In 2010 Blaenau Gwent did not meet any of the Assembly targets for secondary education and even though the council is aiming to raise its standards of literacy, improvements have not had a significant impact on very low reading standards.
The report hits out at the education department’s prospects for improvement because senior officers and councillors of successive administrations have provided unsatisfactory leadership that has not challenged underperformance and poor outcomes for children effectively.
Among its main failings are:
* Pupils’ performance in all stages has been among the lowest in Wales;
* The percentage of Blaenau Gwent learners leaving school without a recognised qualification remains the worst in Wales;
* The gap in performance between boys and girls is larger than the average across Wales
* Since 2007, pupils’ attendance in Blaenau Gwent primary schools has slowly got worse and remains among the worst in Wales in secondary schools.
The changing leadership of the council and in particular its education department also came under fire.
Only seven months ago the council appointed a new director of education Sylvia Lindoe and in March Chief Executive Robin Morrison left the council.
Former Director of Resources Dave Waggett took over the post as part of the council’s senior management restructure and saved the council tens of thousands by reshuffling staff.
Councillors are also believed to be in the firing line, with talks of political point-scoring at education scrutiny, taking away from the important issues.
The report casts a shadow over the ruling Independent administration and talk of the axe falling on key council figures including executive member for education Stephen Bard and even leader Des Hillman is rife.
Council chiefs were hauled up in Ebbw Vale Civic Centre yesterday to come up with an action plan of how to tackle the biggest crisis to hit the authority since the social services department was placed in special measures around ten years ago.
The council has 50 days to come up with an action plan which an Assembly-nominated board from another council will implement.
The council has not yet provided a comment.
EDITORIAL COMMENT: Gross betrayal of our children
AT EVERY stage of their education, and defined by any measure, Blaenau Gwent council has failed its schoolchildren.
Those in charge over the past few years, and not just in the current administration, should be hanging their heads in shame.
It has been easy over the years for various factions to point the finger of blame and to make sweeping statements.
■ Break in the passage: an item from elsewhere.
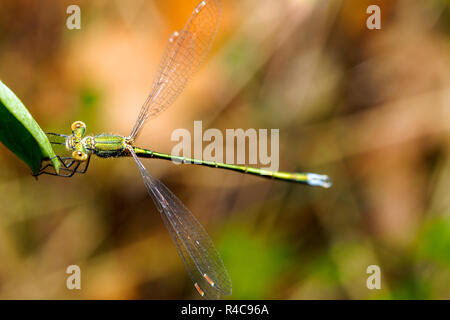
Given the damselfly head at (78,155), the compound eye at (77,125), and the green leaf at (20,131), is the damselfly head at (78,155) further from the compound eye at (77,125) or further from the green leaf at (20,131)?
the green leaf at (20,131)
But it is apparent that within the local education authority in Blaenau Gwent the failings are endemic.
And it is nothing short of a disgrace. For far too long children in what is one of the poorest parts of Wales have been let down by a relatively well-funded education service.
Even when the economic deprivation is taken into account, the schools are still underperforming.
Too many children are leaving schools without any qualification at all.
In the 21st century that is an appalling indictment.
Failings within the system were flagged up years ago and it is of grave concern to us that it has taken so long for the extent of them to be uncovered.
The education of our children is of paramount importance especially in an area such as Blaenau Gwent, where it can help the children rise above the legacy of the past.
Now decisive action is required by the Assembly and the council itself.